## Given problem
Rewrite all the records below with every "striped cushion" swapped for "patterned cushion" and nothing else changed, leaving the pictures out.
--- Start of Data rows ---
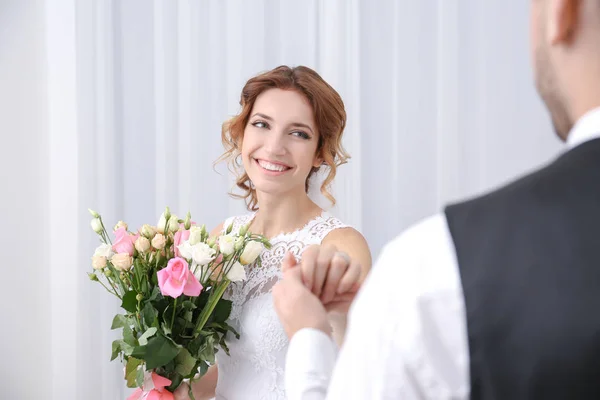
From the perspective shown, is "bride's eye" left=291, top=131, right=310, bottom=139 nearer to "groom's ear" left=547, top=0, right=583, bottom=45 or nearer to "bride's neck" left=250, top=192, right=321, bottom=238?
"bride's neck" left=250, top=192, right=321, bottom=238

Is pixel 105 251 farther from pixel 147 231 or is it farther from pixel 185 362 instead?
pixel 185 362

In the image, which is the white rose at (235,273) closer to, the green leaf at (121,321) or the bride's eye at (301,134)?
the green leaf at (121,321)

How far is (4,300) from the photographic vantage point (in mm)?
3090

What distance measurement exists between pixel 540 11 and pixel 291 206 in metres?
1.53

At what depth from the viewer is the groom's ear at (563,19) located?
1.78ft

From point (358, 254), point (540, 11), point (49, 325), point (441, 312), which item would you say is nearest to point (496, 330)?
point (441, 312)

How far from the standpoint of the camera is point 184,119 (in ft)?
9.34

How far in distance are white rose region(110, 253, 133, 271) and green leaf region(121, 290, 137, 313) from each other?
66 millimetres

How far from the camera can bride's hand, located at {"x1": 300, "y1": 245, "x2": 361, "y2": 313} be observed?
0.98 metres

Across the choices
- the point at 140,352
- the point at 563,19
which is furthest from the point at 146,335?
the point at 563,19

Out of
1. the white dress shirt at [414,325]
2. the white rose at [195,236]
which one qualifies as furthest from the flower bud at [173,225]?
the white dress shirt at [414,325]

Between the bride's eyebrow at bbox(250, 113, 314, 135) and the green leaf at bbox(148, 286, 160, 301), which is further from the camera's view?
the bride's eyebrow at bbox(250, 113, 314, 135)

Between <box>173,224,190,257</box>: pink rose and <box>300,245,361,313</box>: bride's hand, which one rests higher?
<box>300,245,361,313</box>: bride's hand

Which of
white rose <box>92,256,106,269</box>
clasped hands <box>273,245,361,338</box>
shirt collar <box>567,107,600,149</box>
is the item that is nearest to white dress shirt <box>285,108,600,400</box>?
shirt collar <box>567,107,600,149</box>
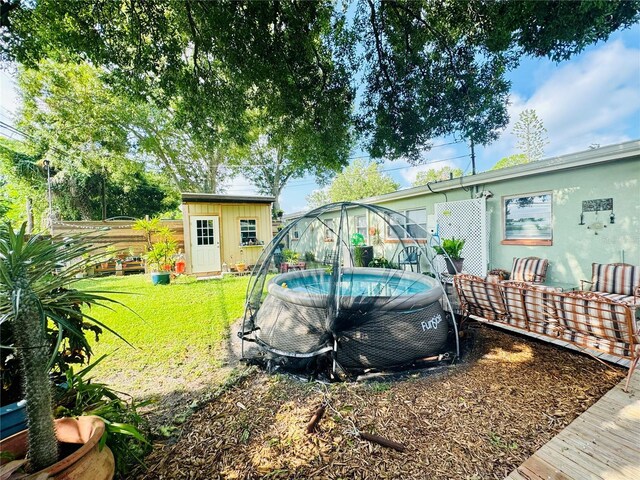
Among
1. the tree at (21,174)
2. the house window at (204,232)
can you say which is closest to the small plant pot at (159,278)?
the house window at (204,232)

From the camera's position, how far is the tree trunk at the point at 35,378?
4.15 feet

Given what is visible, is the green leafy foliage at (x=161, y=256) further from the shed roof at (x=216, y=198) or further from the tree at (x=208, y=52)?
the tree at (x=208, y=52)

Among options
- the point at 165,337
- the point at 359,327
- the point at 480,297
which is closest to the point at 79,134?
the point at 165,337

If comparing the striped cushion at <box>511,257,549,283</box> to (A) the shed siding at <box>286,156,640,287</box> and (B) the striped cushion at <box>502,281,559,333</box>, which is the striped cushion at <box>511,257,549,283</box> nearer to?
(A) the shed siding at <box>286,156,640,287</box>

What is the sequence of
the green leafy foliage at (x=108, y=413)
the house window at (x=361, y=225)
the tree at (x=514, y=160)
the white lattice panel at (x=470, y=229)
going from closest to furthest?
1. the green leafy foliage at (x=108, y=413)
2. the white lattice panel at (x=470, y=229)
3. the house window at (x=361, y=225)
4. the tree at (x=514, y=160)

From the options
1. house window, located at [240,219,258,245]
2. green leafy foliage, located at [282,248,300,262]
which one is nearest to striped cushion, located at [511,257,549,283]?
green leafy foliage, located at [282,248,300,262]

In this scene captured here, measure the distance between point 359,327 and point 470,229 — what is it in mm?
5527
--- End of Data rows ---
## Exercise answer
From the perspective shown, is "bride's eye" left=291, top=131, right=310, bottom=139 nearer to "groom's ear" left=547, top=0, right=583, bottom=45 or nearer to "bride's neck" left=250, top=192, right=321, bottom=238?
"bride's neck" left=250, top=192, right=321, bottom=238

Is pixel 105 251 farther from pixel 147 231 or is it farther from pixel 185 362 instead?
pixel 185 362

In the image, which is the white rose at (235,273) closer to, the green leaf at (121,321) or the bride's eye at (301,134)?
the green leaf at (121,321)

How far is (4,300) from the photographic vantage point (in mm)?
3090

What distance measurement exists between pixel 540 11 and pixel 291 206 in metres?
1.53

At what depth from the viewer is the groom's ear at (563,19) located?
1.78ft

From point (358, 254), point (540, 11), point (49, 325), point (441, 312), which item would you say is nearest to point (496, 330)?
point (441, 312)

How far from the standpoint of the camera is point 184,119 (in ft)?
9.34

How far in distance are white rose region(110, 253, 133, 271) and green leaf region(121, 290, 137, 313) from each other?
66 millimetres

How far from the camera can bride's hand, located at {"x1": 300, "y1": 245, "x2": 361, "y2": 313} be observed?
0.98 metres

Across the choices
- the point at 140,352
- the point at 563,19
which is furthest from the point at 146,335?
the point at 563,19

Out of
1. the white dress shirt at [414,325]
2. the white rose at [195,236]
which one qualifies as furthest from the flower bud at [173,225]?
the white dress shirt at [414,325]

Between the bride's eyebrow at bbox(250, 113, 314, 135) and the green leaf at bbox(148, 286, 160, 301), which is further from the camera's view?
the bride's eyebrow at bbox(250, 113, 314, 135)

Between <box>173,224,190,257</box>: pink rose and <box>300,245,361,313</box>: bride's hand, which one rests higher?
<box>300,245,361,313</box>: bride's hand

Which of
white rose <box>92,256,106,269</box>
clasped hands <box>273,245,361,338</box>
shirt collar <box>567,107,600,149</box>
is the item that is nearest to white dress shirt <box>285,108,600,400</box>?
shirt collar <box>567,107,600,149</box>
Among
1. the tree at (21,174)
2. the house window at (204,232)
can you say which is closest to the small plant pot at (159,278)?
the house window at (204,232)

From the camera's position, how far is the tree trunk at the point at 35,378?
4.15 feet

Given what is visible, is the green leafy foliage at (x=161, y=256) further from the shed roof at (x=216, y=198) or further from the tree at (x=208, y=52)?
the tree at (x=208, y=52)

Among options
- the point at 165,337
- the point at 359,327
- the point at 480,297
which is closest to the point at 79,134?
the point at 165,337

If comparing the patterned cushion at <box>511,257,549,283</box> to (A) the shed siding at <box>286,156,640,287</box> and (B) the patterned cushion at <box>502,281,559,333</box>, which is the patterned cushion at <box>511,257,549,283</box> nearer to?
(A) the shed siding at <box>286,156,640,287</box>

What is the sequence of
the green leafy foliage at (x=108, y=413)
the house window at (x=361, y=225)
the tree at (x=514, y=160)
the white lattice panel at (x=470, y=229)
going from closest to furthest?
1. the green leafy foliage at (x=108, y=413)
2. the white lattice panel at (x=470, y=229)
3. the house window at (x=361, y=225)
4. the tree at (x=514, y=160)

From the options
1. house window, located at [240,219,258,245]
2. green leafy foliage, located at [282,248,300,262]
which one is nearest to patterned cushion, located at [511,257,549,283]?
green leafy foliage, located at [282,248,300,262]

In this scene captured here, measure the distance between point 359,327 and point 470,229 — what is it in mm?
5527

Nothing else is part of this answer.